== Document passage ==

If either of the proposed changes were to occur, shortening to one year or removing the restrictions all together, the FMCSA would “continue evaluating the commercial motor vehicle driver’s safety record against his or her intrastate driving experience,” the Federal Register noted.

As it stands now, truck drivers are considered qualified to drive if they have distant visual perception and distant binocular acuity to 20/40 in each eye without corrective lenses or vision corrected to 20/40 with lenses, field of vision at least 70 degrees in the horizontal meridian in each eye, along with the ability to recognize the standard colors present in traffic signals. And existing FMCSA rules allow a driver to be exempt from these qualifications after three years if the agency finds “such exemption would likely achieve a level of safety that is equivalent to, or greater than, the level that would be achieved absent such exemption.”

===
== Dataset ==

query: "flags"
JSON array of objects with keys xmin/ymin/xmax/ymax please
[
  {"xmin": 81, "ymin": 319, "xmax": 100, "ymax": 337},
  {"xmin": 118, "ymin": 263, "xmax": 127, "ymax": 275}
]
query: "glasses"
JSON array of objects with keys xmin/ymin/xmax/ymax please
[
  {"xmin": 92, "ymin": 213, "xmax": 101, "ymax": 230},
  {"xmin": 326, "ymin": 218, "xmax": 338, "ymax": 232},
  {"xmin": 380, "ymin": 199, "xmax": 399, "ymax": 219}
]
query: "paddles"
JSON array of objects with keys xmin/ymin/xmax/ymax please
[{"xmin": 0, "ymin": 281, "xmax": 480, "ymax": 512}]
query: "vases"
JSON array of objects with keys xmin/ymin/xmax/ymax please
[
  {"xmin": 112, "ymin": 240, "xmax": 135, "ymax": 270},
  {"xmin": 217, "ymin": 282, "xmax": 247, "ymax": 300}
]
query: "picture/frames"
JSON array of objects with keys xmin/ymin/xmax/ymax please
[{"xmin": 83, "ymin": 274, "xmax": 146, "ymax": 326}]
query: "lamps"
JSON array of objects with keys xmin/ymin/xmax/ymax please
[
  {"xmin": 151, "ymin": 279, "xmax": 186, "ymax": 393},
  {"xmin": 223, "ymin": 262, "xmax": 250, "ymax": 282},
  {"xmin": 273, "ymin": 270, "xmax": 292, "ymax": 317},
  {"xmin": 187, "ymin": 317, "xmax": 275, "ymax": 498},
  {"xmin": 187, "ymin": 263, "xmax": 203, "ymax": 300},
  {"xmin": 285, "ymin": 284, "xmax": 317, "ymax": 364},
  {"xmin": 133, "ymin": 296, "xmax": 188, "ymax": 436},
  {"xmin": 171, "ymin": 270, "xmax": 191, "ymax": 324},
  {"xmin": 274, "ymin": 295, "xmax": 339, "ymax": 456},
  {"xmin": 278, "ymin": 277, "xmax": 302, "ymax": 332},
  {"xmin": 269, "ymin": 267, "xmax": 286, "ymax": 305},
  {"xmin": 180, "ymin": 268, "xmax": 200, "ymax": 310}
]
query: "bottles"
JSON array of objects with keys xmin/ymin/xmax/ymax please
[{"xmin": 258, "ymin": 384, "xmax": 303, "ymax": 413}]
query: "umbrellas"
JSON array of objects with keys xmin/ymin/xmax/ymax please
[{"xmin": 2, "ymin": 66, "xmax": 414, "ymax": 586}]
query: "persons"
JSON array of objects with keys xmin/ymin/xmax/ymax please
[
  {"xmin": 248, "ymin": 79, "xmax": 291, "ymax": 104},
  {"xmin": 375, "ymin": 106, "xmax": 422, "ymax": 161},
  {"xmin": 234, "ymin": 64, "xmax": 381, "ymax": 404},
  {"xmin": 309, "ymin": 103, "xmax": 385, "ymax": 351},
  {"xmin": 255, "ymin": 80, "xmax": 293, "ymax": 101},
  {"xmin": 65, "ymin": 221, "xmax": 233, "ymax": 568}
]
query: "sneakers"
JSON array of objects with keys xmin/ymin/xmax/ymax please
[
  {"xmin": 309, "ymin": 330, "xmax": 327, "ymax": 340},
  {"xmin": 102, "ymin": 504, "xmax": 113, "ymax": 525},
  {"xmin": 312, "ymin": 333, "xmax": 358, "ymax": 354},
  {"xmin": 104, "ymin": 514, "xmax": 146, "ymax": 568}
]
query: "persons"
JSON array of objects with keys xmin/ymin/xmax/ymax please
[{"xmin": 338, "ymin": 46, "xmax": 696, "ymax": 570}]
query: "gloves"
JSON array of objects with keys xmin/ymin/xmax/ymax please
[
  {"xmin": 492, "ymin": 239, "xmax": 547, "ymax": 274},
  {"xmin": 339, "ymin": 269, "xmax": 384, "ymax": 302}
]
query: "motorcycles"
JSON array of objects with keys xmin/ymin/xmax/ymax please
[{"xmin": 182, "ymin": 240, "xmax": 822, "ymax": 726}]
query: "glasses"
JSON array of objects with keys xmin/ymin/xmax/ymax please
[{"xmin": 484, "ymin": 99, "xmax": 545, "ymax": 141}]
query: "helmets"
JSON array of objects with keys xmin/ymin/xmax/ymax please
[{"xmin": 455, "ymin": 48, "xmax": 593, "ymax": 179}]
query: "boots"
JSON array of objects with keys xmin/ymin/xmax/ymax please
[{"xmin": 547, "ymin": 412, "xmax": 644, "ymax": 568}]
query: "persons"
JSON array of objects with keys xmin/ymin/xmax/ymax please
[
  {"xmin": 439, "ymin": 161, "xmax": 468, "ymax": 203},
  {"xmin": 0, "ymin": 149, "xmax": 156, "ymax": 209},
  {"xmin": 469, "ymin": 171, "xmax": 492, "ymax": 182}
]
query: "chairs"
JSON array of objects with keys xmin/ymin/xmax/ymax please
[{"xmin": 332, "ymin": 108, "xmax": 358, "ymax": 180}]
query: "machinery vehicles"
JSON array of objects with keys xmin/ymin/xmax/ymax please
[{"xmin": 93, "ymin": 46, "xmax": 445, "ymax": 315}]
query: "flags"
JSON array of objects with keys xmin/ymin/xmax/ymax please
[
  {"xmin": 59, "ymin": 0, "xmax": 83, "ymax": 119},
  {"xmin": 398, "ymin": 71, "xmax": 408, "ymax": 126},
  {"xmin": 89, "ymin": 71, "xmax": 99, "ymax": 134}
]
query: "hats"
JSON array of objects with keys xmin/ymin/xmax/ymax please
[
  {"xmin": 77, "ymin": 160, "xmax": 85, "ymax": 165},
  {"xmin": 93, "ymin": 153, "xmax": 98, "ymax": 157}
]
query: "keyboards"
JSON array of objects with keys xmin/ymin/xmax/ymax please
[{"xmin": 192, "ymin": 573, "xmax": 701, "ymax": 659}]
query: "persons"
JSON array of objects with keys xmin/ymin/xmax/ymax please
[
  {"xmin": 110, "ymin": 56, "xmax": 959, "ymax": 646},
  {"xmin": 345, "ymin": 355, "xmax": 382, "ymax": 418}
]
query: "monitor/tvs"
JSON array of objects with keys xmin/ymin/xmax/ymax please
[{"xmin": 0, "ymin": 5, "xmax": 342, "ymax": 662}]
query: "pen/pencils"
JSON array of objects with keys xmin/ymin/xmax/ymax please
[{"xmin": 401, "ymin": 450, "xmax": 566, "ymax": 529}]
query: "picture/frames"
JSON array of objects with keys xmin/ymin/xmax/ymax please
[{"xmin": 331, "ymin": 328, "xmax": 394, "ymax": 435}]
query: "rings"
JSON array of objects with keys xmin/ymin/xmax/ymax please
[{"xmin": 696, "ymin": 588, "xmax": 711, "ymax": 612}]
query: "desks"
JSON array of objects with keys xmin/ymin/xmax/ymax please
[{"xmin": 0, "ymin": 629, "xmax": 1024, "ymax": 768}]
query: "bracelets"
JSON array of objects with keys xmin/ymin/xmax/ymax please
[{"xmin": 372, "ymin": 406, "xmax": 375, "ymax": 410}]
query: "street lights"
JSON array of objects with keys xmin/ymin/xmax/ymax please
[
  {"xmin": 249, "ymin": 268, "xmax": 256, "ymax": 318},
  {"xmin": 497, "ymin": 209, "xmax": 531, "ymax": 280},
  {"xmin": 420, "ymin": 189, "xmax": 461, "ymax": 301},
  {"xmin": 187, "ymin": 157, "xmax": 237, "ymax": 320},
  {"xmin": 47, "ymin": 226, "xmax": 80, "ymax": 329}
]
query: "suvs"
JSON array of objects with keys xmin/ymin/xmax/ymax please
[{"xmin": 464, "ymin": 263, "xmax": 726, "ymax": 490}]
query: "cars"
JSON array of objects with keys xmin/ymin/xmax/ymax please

===

• To be done:
**1)** In the passage on truck driver vision standards, after how many years do existing FMCSA rules allow a driver to be exempt from the vision qualifications?
**2)** Reproduce the portion of the passage on truck driver vision standards that opens with the words containing "If either of" and closes with "Federal Register noted.", substituting "official register" for "Federal Register".
**3)** Write the next part of the passage on truck driver vision standards, starting from the point where it stops.
The records are not needed for this work.

• Exercise responses:
**1)** After three years.

**2)**
If either of the proposed changes were to occur, shortening to one year or removing the restrictions all together, the FMCSA would “continue evaluating the commercial motor vehicle driver’s safety record against his or her intrastate driving experience,” the official register noted.

**3)**
The agency considers exemptions on a case-by-case basis and may be granted to drivers who, in addition to the three years of driving experience, are at least 21 years old, have not their license suspended or revoked for any motor vehicle, not been at fault in an accident, not been convicted of serious traffic violations as defined in part 383.51 (b) of the federal regulations, which includes being under the influence of alcohol or controlled substances, operating under a suspended license or using a commercial motor vehicle in committing a felony, and “serious traffic violations” under the current exemption criteria.

The agency is accepting public comment on the proposals until Jan. 17.